* BEGIN Text segment *

Check the household survey.

Number of Additional Americans employed...JUST 4,000!!!


Employment Situation Summary Table A. Household data, seasonally adjusted


Then, check the number of full time Americans employed.

150,000 fewer Americans were full time employed.

Table A-9. Selected employment indicators


This is not a great report...it is, IMO, a lousy one.

labor force went up 119,000, employed went up 4,000, unemployed went up 115,000. Must be nice to pick which report you pull your data from for you headline.
 
labor force went up 119,000, employed went up 4,000, unemployed went up 115,000. Where did they get the 321k number?

You're using OLD math... you need to use common core math you see. :joke:
 
You're using OLD math... you need to use common core math you see. :joke:

They use qualitative words like "bigger" and "smaller". Makes like lots more easier. :2razz:
 
Horribly bad numbers that will be twisted and celebrated by the mainstream media all day today.
 
If we keep creating the same jobs we are creating now, it will take 10s of millions of more employment gains just to return average hourly wages to pre recession levels of 3.7%.
 
labor force went up 119,000, employed went up 4,000, unemployed went up 115,000. Must be nice to pick which report you pull your data from for you headline.

It's always the same. The official jobs numbers ("new jobs" or "jobs created") comes from the Current Employment Statistics (CES) a monthly survey of "about 144,000 businesses and government agencies, representing approximately 554,000 individual worksites..."
This is a payroll survey and excludes agriculture, the self employed, those working in other's houses, unpaid family workers, and those working under the table. The reference period is the Pay Period that includes the 12th of the month.

The unemployment and other labor force data (including total employed) comes from the Current Population Survey (CPS) a monthly survey of 60,000 households (around 110,000-120,000 individuals) that includes everyone age 16 and older not in the military, prison, or an institution. The reference period is the Week that contains the 12th.

So the CES employment data, while more limited, is much more accurate and is benchmarked each year to the Quarterly Census of Employment and Wages. The CES has always been the official jobs data.

* END Text segment *

**Exercise tasks**
1. Answer these questions using the discussion of the jobs report:
(a) By how much did the labor force go up?
(b) How many households does the Current Population Survey cover each month?
(c) What is the CES data benchmarked to each year?
2. According to the discussion of the jobs report, which groups does the CES payroll survey exclude? List each one.
These lines come from a different source than the discussion of the jobs report.

* BEGIN Extracted material *

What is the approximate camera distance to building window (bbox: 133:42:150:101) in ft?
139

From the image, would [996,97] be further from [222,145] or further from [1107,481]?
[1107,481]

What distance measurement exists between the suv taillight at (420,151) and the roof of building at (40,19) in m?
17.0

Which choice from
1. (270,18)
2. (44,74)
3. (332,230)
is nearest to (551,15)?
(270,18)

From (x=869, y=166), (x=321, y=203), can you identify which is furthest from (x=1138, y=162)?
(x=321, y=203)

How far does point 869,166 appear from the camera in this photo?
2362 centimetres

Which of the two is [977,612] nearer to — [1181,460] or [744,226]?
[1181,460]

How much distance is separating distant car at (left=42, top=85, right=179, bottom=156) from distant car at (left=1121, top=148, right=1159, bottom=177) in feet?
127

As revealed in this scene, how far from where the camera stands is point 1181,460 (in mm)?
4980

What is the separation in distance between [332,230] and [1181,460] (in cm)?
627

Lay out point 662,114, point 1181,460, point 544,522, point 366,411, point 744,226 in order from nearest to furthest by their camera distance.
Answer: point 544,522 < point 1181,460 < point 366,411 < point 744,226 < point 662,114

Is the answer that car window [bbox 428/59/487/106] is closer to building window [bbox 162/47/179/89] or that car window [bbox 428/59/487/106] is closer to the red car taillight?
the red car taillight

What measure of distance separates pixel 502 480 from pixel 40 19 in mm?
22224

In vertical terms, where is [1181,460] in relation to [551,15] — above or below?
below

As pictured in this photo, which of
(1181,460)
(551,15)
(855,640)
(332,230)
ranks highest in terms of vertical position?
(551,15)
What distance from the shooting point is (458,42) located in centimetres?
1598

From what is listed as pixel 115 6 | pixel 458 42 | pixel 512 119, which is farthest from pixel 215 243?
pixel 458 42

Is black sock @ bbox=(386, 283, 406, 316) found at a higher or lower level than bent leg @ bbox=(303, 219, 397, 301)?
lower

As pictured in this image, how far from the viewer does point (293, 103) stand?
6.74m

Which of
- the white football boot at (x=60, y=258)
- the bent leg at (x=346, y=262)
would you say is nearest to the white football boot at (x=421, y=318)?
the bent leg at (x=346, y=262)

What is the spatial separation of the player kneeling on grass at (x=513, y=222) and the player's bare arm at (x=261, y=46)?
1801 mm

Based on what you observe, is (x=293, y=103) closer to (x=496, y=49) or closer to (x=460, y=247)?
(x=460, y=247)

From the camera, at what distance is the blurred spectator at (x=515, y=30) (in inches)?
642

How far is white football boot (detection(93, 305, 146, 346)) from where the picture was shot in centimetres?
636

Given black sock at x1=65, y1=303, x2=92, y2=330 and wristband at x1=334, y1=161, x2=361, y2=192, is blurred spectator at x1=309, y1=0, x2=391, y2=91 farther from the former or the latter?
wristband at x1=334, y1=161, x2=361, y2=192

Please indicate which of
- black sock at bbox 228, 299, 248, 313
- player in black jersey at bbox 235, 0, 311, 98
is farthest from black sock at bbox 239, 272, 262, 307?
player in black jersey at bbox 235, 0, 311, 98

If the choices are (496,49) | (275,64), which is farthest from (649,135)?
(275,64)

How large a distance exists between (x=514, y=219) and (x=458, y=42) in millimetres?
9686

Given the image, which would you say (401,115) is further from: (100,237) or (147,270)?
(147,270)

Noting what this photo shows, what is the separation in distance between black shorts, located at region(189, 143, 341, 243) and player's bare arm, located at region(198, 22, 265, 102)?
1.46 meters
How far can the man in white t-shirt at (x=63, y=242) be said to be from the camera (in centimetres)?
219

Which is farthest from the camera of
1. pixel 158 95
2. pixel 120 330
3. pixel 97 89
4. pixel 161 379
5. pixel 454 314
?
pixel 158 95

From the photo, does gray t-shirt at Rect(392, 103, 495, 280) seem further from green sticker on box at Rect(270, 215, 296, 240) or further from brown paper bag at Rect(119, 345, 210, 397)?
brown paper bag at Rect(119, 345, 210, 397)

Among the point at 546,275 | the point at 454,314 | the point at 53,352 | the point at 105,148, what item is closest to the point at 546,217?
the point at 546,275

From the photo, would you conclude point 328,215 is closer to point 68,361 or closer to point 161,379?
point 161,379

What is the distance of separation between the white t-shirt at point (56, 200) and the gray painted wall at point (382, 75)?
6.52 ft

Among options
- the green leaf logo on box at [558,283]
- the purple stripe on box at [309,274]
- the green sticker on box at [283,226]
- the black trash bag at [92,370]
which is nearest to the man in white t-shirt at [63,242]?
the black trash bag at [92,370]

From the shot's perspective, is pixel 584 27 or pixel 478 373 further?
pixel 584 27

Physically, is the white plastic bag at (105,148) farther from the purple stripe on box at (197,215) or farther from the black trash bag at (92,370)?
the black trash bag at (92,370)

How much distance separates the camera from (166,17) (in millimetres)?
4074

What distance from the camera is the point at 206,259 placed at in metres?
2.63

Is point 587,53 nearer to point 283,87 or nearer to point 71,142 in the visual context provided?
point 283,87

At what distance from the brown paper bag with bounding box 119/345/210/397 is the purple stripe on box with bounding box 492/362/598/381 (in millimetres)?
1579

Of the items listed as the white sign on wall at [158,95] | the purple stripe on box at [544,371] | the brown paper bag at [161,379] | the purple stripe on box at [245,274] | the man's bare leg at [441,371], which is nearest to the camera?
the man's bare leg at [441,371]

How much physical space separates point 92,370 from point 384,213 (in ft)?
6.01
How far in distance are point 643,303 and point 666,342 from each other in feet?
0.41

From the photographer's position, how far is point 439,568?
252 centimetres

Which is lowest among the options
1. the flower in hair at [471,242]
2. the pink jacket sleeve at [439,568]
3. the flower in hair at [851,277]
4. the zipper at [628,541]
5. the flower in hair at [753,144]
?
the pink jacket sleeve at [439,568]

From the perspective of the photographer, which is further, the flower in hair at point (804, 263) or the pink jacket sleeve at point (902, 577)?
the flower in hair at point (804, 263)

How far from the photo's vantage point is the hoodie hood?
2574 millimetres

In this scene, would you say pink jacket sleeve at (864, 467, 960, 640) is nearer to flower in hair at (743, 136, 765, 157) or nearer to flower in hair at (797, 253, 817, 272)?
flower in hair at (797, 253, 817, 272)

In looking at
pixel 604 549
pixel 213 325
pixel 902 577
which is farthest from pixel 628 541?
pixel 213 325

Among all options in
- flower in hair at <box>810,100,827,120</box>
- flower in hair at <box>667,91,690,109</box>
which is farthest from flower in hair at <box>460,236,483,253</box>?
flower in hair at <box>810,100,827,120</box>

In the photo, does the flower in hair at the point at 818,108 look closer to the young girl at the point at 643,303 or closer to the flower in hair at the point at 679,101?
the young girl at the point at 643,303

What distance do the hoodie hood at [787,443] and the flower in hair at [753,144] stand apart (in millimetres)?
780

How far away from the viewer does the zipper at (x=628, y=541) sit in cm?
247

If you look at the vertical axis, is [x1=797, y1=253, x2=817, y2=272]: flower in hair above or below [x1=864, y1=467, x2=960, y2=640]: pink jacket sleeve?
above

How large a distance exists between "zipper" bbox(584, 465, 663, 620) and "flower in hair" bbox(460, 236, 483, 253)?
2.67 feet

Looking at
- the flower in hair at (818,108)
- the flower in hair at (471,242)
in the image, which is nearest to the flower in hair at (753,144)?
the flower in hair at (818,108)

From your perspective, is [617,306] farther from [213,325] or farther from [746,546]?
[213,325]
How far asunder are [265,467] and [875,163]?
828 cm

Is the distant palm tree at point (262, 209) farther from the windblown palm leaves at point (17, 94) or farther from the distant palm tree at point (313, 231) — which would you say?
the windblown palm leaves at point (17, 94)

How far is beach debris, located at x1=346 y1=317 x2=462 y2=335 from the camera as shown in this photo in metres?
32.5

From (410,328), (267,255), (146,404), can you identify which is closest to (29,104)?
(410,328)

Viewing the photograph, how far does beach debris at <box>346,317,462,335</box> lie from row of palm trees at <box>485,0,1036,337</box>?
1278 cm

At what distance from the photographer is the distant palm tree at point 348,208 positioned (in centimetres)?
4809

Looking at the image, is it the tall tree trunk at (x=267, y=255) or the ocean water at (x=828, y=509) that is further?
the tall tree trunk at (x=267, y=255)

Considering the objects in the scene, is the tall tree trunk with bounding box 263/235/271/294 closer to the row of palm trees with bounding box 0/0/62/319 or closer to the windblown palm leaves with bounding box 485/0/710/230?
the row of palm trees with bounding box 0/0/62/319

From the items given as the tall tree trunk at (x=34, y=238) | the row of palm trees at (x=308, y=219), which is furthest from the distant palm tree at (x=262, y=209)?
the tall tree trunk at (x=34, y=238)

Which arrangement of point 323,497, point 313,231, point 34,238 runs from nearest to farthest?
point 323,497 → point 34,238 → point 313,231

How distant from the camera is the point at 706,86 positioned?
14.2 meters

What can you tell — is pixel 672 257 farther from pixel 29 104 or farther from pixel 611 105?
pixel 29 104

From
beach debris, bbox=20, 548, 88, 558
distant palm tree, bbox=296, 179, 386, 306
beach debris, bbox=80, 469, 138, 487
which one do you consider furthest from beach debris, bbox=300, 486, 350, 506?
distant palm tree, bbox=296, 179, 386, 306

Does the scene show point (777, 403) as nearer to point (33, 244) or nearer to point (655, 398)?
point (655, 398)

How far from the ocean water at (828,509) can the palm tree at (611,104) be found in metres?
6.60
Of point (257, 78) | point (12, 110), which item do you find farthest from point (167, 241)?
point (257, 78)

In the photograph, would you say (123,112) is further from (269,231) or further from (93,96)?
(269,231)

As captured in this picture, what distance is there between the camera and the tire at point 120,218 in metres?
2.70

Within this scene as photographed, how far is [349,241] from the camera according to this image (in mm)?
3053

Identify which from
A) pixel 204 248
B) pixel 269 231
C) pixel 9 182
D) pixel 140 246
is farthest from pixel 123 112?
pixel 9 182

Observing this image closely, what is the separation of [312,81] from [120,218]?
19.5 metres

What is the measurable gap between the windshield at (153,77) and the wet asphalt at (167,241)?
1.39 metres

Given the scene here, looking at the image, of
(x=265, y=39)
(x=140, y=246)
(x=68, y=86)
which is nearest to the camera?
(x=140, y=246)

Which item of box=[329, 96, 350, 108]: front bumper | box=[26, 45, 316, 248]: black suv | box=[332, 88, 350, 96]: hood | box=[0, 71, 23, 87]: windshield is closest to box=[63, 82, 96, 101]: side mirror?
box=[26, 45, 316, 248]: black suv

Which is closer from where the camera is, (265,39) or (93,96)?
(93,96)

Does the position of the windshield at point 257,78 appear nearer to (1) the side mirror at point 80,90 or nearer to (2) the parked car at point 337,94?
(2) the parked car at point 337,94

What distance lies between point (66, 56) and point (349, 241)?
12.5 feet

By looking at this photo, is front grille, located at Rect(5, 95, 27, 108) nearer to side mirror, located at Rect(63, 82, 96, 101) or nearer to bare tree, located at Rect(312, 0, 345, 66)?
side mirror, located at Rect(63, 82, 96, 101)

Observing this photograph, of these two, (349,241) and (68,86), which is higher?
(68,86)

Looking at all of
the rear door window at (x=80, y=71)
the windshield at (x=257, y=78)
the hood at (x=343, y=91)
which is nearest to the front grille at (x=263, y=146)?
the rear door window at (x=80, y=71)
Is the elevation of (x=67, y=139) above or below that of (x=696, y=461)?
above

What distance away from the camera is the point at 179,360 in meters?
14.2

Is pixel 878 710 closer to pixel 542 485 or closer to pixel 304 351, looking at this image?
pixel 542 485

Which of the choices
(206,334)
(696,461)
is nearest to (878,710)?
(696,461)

* END Extracted material *

**Full solutions**
1.
(a) 119,000
(b) 60,000
(c) The Quarterly Census of Employment and Wages

2.
- Agriculture
- The self employed
- Those working in other's houses
- Unpaid family workers
- Those working under the table